Math.CommutativeAlgebra.GroebnerBasis

Description

A module providing an efficient implementation of the Buchberger algorithm for calculating the (reduced) Groebner basis for an ideal, together with some straightforward applications.

Synopsis

# Documentation

gb :: (Fractional k, Ord k, Monomial m, Ord m, Algebra k m) => [Vect k m] -> [Vect k m]Source

Given a list of polynomials over a field, return a Groebner basis for the ideal generated by the polynomials.

memberI :: (Fractional k, Ord k, Monomial m, Ord m, Algebra k m) => Vect k m -> [Vect k m] -> BoolSource

`memberI f gs` returns whether f is in the ideal generated by gs

sumI :: (Fractional k, Ord k, Monomial m, Ord m, Algebra k m) => [Vect k m] -> [Vect k m] -> [Vect k m]Source

Given ideals I and J, their sum is defined as I+J = {f+g | f <- I, g <- J}.

If fs and gs are generators for I and J, then `sumI fs gs` returns generators for I+J.

The geometric interpretation is that the variety of the sum is the intersection of the varieties, ie V(I+J) = V(I) intersect V(J)

productI :: (Fractional k, Ord k, Monomial m, Ord m, Algebra k m) => [Vect k m] -> [Vect k m] -> [Vect k m]Source

Given ideals I and J, their product I.J is the ideal generated by all products {f.g | f <- I, g <- J}.
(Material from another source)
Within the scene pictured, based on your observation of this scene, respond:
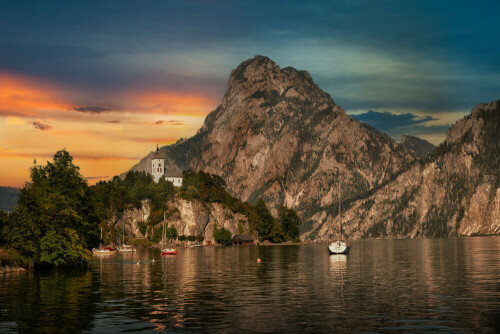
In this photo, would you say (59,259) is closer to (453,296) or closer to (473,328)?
(453,296)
If fs and gs are generators for I and J, then `productI fs gs` returns generators for I.J.

The geometric interpretation is that the variety of the product is the union of the varieties, ie V(I.J) = V(I) union V(J)

intersectI :: (Fractional k, Ord k, Monomial m, Ord m) => [Vect k m] -> [Vect k m] -> [Vect k m]Source

The intersection of ideals I and J is the set of all polynomials which belong to both I and J.
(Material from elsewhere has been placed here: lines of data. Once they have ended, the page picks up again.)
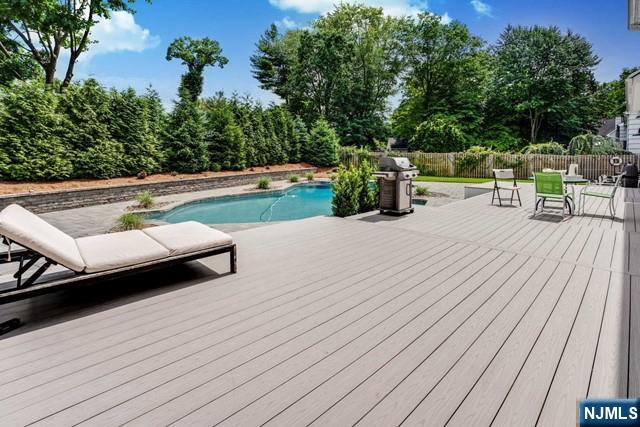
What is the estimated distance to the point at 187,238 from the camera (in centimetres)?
309

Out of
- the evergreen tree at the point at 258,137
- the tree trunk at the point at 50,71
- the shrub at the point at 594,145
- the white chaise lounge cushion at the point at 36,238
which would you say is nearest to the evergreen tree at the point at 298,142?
the evergreen tree at the point at 258,137

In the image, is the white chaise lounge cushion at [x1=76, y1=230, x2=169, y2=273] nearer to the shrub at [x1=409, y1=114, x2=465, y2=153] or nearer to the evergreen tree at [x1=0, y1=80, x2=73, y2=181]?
the evergreen tree at [x1=0, y1=80, x2=73, y2=181]

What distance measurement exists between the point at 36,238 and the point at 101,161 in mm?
9651

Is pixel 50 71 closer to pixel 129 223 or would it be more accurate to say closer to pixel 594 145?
pixel 129 223

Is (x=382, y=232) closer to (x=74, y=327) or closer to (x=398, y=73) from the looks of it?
(x=74, y=327)

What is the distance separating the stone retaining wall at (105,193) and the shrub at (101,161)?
3.43ft

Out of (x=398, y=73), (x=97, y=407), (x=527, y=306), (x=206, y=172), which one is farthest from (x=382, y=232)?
(x=398, y=73)

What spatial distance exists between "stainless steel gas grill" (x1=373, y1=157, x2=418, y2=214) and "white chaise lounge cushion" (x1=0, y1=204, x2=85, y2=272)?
455 cm

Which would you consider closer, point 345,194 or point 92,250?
point 92,250

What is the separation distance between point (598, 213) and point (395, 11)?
27.8 m

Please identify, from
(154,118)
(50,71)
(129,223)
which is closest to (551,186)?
(129,223)

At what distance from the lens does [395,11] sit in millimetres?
28141

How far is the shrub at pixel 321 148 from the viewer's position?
18.3 m

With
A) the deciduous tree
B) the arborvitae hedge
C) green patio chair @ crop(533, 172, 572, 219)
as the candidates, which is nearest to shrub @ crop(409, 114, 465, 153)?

If fs and gs are generators for I and J, then `intersectI fs gs` returns generators for the intersection of I and J

The geometric interpretation is that the variety of the intersection is the union of the varieties, ie V(I intersect J) = V(I) union V(J).

The reason for prefering the intersection over the product is that the intersection of radical ideals is radical, whereas the product need not be.

quotientI :: (Fractional k, Ord k, Monomial m, Ord m, Algebra k m) => [Vect k m] -> [Vect k m] -> [Vect k m]Source

Given ideals I and J, their quotient is defined as I:J = {f | f <- R, f.g is in I for all g in J}.

If fs and gs are generators for I and J, then `quotientI fs gs` returns generators for I:J.

The ideal quotient is the algebraic analogue of the Zariski closure of a difference of varieties. V(I:J) contains the Zariski closure of V(I)-V(J), with equality if k is algebraically closed and I is a radical ideal.